Results From Simulation of a 0.5-cM Chromosome Segment Containing 10 Markers, With N = 5000

Length of segment (cM) Markers in segment Expected CSHa Observed CSHb CVc (%) t (generations ago) Nt 95% confidence intervald
0.06 2 0.083 0.090 121 900 4540 3581–6098
0.11 3 0.043 0.046 147 450 4671 3363–7477
0.17 4 0.029 0.024 98 300 6028 4759–8184
0.22 5 0.022 0.023 80 225 4875 3949–6347
0.28 6 0.018 0.013 71 180 6679 5449–8610
0.33 7 0.015 0.011 72 150 6784 5411–9074
0.39 8 0.013 0.008 79 129 8028 6072–11,815
0.44 9 0.011 0.006 68 113 8806 6578–13,283
0.50 10 0.010 0.007 63 100 7377 5110–13,194

Results are from analysis of haplotypes after 30,000 simulated generations of breeding under the mutation drift model. The average heterozygosity of the markers was 0.39. The markers were equally spaced, with 0.06 cM between markers.

a

Calculated as 1/(4Nc + 1), where N = 5000 and c is the length of the segment in morgans.

b

The average results from 10 replicates. In all replicates, the minimum heterozygosity of the markers was 0.05, as this was the minimum heterozygosity of the markers in the Moffat et al. (2001) data set.

c

From pooled results over segments of the same length within a replicate and across replicates.

d

To calculate the 95% confidence intervals for Nt, a 95% confidence interval for the observed CSH was calculated as average CSH ± 2SE. Then the upper and lower bounds of CSH were used to calculate the upper and lower bounds of the 95% confidence interval for Nt.

Figure 4.

Figure 4.

Figure 4.

(A) Chromosomal homozygosity for increasing lengths of haplotype from the data of Moffat et al. (2000). The upper (solid) line is the expected CSH when the effective population size is 5000. The lower (dashed) line is the expected CSH when the effective population size is 15,000. (B) Effective population size of the human population ancestral to the sample used, up to 2000 generations ago. (C) Chromosomal homozygosity from the dairy cattle data set. Also plotted are the expected values of CSH when N = 1000 and N = 250. (D) Effective population size of the dairy cattle population ancestral to the sample used, up to 167 generations ago.
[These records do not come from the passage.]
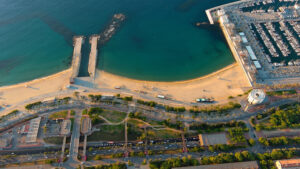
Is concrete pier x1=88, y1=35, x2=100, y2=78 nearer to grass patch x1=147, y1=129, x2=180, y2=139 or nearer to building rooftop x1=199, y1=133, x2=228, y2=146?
grass patch x1=147, y1=129, x2=180, y2=139

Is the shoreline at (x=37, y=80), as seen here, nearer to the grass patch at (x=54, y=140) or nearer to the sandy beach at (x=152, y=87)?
the sandy beach at (x=152, y=87)

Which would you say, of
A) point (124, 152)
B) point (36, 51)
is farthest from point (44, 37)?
point (124, 152)

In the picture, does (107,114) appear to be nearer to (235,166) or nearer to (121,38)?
(121,38)

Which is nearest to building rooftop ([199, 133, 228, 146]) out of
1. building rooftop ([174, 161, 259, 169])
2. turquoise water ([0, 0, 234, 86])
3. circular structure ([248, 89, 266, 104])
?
building rooftop ([174, 161, 259, 169])

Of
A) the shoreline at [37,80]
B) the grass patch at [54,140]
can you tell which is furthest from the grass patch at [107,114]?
the shoreline at [37,80]

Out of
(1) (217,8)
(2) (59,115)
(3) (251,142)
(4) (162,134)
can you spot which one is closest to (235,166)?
(3) (251,142)

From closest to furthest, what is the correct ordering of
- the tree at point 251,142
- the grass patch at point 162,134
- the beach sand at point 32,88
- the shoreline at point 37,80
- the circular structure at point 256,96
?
1. the tree at point 251,142
2. the grass patch at point 162,134
3. the circular structure at point 256,96
4. the beach sand at point 32,88
5. the shoreline at point 37,80
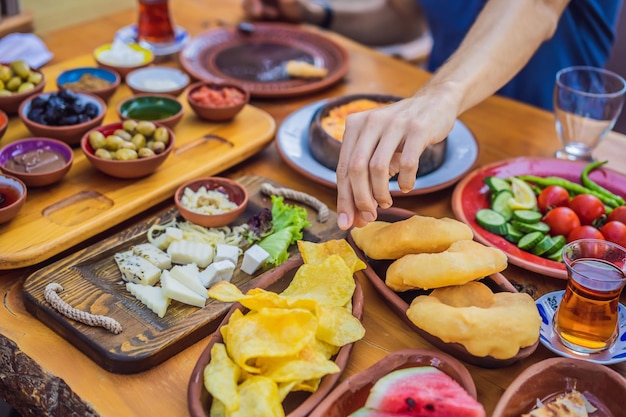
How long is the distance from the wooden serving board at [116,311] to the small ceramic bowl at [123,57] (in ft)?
3.40

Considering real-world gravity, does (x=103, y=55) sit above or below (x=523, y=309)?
below

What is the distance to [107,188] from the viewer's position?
209 centimetres

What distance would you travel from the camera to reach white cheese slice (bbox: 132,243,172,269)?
5.81ft

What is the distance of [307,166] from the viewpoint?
2.21m

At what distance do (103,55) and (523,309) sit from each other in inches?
81.6

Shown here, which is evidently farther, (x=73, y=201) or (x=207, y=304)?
(x=73, y=201)

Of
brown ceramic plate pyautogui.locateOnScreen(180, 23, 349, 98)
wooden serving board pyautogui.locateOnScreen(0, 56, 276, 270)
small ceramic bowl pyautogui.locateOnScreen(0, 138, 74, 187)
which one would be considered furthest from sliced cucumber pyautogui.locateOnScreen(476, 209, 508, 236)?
small ceramic bowl pyautogui.locateOnScreen(0, 138, 74, 187)

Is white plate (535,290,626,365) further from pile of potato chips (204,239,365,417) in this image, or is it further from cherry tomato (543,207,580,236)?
pile of potato chips (204,239,365,417)

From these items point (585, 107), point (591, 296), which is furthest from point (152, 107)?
point (591, 296)

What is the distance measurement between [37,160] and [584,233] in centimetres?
164

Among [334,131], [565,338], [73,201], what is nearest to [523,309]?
[565,338]

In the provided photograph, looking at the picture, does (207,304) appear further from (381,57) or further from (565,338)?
(381,57)

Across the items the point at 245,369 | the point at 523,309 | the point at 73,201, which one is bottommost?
the point at 73,201

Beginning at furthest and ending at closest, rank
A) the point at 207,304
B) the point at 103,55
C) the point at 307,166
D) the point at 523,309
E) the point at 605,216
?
1. the point at 103,55
2. the point at 307,166
3. the point at 605,216
4. the point at 207,304
5. the point at 523,309
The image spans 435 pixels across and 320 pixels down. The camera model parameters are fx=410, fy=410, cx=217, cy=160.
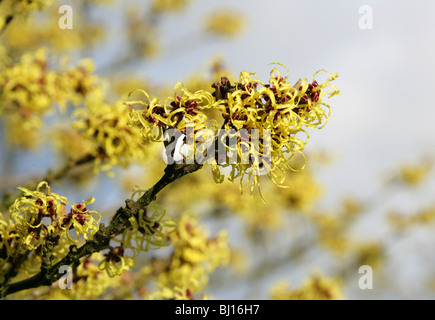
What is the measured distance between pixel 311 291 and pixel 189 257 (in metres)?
1.13

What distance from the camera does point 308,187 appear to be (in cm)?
569

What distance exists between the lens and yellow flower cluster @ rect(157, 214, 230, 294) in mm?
2820

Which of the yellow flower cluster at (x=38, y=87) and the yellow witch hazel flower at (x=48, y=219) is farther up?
the yellow flower cluster at (x=38, y=87)

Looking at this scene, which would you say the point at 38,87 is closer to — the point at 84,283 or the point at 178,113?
the point at 84,283

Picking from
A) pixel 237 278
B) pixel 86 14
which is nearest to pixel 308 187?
pixel 237 278

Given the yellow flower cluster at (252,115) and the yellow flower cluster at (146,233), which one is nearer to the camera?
the yellow flower cluster at (252,115)

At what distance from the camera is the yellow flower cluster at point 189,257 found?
9.25ft

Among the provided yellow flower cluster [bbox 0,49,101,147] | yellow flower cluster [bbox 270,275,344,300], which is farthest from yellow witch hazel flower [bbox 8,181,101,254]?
yellow flower cluster [bbox 270,275,344,300]

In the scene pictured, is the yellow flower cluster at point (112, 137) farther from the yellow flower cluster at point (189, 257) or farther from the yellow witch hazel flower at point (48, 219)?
the yellow witch hazel flower at point (48, 219)

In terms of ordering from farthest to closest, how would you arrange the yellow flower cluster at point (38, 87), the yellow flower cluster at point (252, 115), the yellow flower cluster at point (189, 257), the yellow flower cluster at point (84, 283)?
the yellow flower cluster at point (38, 87), the yellow flower cluster at point (189, 257), the yellow flower cluster at point (84, 283), the yellow flower cluster at point (252, 115)

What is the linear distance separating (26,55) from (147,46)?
449 centimetres

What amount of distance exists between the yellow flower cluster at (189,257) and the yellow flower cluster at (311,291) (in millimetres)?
723

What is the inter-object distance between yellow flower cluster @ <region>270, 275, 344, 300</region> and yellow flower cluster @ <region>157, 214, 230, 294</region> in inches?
28.5

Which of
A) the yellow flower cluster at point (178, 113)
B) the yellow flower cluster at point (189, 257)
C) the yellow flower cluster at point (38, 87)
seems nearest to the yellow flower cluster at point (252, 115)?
the yellow flower cluster at point (178, 113)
We compared the results from our method for the human data set, in which Nt has been increasing, with a species in which Nt has been decreasing over time. Accordingly, we sampled marker haplotypes from the Holstein-Friesian dairy cattle population. The marker data were 16 microsatellites on Chromosome 20 covering a 65-cM chromosome segment, sampled from 264 Australian Holstein-Friesian cows. In the dairy cattle data set, CSH at large lengths was consistent with N = 250 (Fig. 4C). At short lengths of haplotype, the observed CSH was more consistent with N = 1000. The two large values of CSH at 7.9 cM and 11.2 cM are for long chromosome segments with only two markers, the situation in which CSH is most variable. When we calculated Nt and t from CSH at c morgans, the results indicated a recent decline in the effective population size of dairy cattle (Fig. 4D). Because of the wide spacing of markers in our sample, there is little information on effective population size of dairy cattle more than 100 generations (∼400 yr) in the past. The one data point 167 generations in the past certainly indicates that the historical effective population size was much larger than the present effective population size.
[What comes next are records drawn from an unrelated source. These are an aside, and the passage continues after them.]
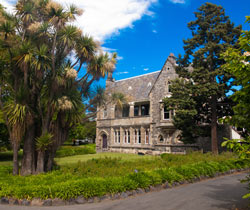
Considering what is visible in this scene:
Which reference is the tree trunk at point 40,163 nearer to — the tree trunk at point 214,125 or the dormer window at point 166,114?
the tree trunk at point 214,125

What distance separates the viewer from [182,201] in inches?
343

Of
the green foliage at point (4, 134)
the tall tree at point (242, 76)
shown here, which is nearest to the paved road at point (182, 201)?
the tall tree at point (242, 76)

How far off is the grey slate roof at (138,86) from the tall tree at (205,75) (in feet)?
33.5

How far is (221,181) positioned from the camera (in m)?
12.7

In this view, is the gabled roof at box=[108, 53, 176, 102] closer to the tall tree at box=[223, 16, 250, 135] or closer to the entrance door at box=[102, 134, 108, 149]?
the entrance door at box=[102, 134, 108, 149]

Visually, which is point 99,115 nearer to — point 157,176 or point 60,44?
point 60,44

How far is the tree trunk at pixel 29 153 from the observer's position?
40.2 ft

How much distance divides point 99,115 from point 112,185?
28452 millimetres

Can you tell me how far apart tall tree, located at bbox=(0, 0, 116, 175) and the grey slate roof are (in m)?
19.0

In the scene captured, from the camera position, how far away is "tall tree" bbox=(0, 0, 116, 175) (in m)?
11.8

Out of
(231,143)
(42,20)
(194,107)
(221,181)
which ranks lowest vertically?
(221,181)

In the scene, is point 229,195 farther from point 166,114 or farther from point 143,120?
point 143,120

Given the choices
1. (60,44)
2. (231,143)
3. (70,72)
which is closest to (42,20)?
(60,44)

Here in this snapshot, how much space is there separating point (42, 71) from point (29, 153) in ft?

The simulation study confirmed that CSH could be used to predict approximate effective population size at various times in the past. The estimates of past N were qualitatively correct although not numerically precise. In theory, more information could be extracted from the data. For instance, the frequencies of each haplotype contain information—many rare haplotypes imply an increasing population size (Slatkin and Bertorelle 2001). However, in practice there may be no method that is highly precise because of the need to make numerous assumptions in any method. A strength of the CSH is its simplicity. It also makes clear the close analogy between mutation affecting homozygosity at individual loci and recombination affecting LD at multiple loci. LD provides information equivalent to that from a mutation rate that can be controlled (by choosing the length of chromosome segment) and that can take much higher values than mutation rates at individual loci.
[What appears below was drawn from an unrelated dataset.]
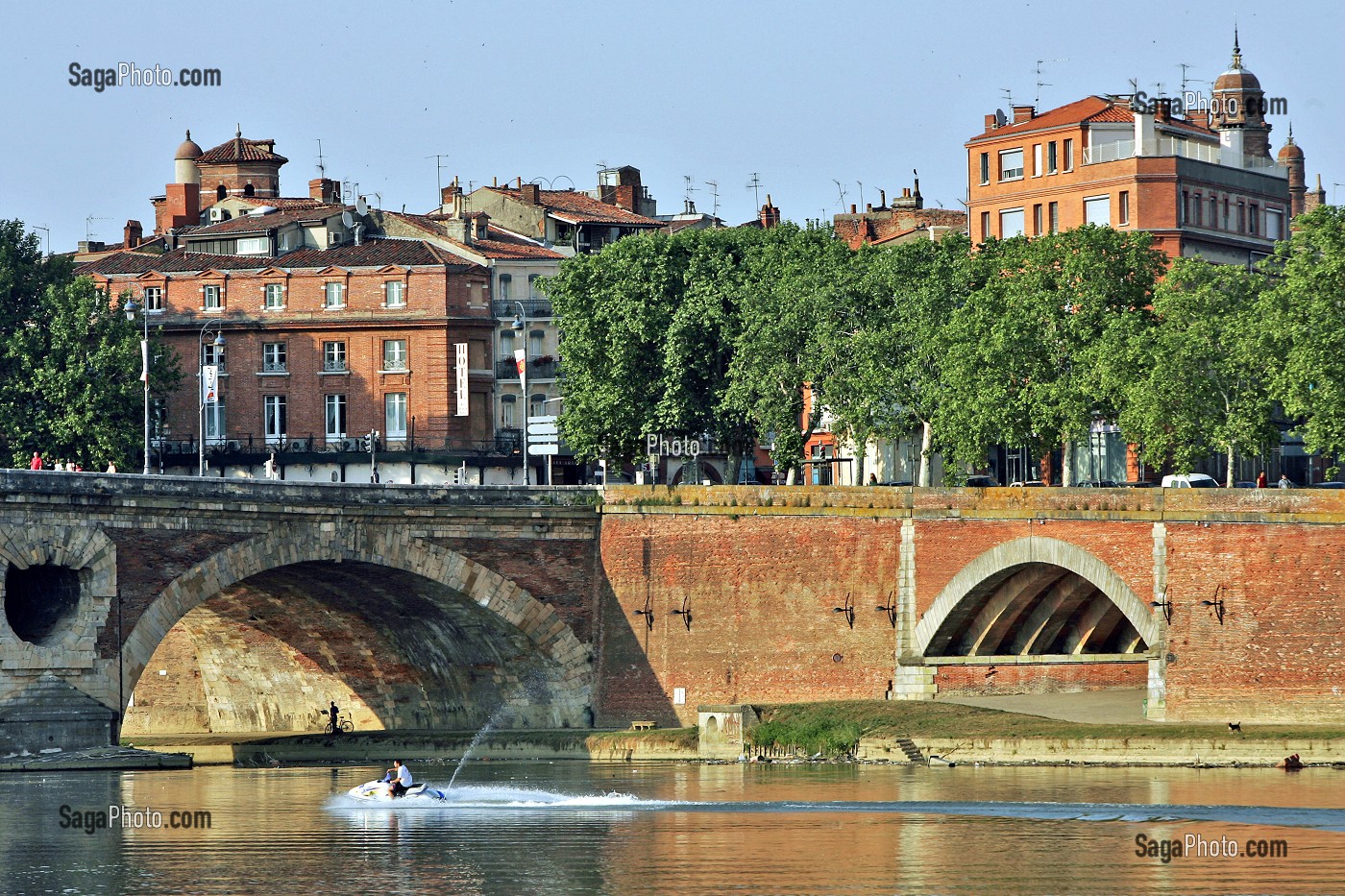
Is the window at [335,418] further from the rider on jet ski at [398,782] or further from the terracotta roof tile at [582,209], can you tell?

The variation in LD arises from two sampling processes (Weir and Hill 1980). The first sampling process reflects the sampling of gametes to form successive generations, and is dependent on finite population size. The second sampling process is the sampling of individuals to be genotyped from the population, and is dependent on the sample size, n. Unless n is sufficiently large, the effect of Nt on CSH is likely to be swamped by sampling effects resulting from choosing only a fraction of individuals to be genotyped from the population in the present generation (e.g., Weir and Hill 1980). Hill (1981) discussed the sample size necessary to obtain precise estimates of population size (from r2 in his case), and showed CV(N) is approximately

graphic file with name M6.gif

where n is the number of haplotypes sampled and k is the number of pairs of loci used in the estimate. Sample size must therefore be large relative to 4Nc to precisely estimate N. This conclusion is also likely to be true for estimates of Nt from CSH (even though the variability of CSH is reduced relative to r2 as the number of markers on the chromosome segment increases). For a given sample size, Hill's conclusion indicates that because the variability of the estimate of Nt will increase as the length of the chromosome segment used to estimate CSH (and then Nt) increases, the recent population size will be estimated less accurately than the population size many generations in the past. This concurs with our results, in which the 95% confidence interval of Nt in the recent past was much larger than for Nt in the more distant past. For the human data, the accuracy of estimates of recent population size is further eroded by the rapidly increasing value of Nt. Unrealistically large sample sizes would be necessary to obtain accurate estimates of Nt in the very recent past.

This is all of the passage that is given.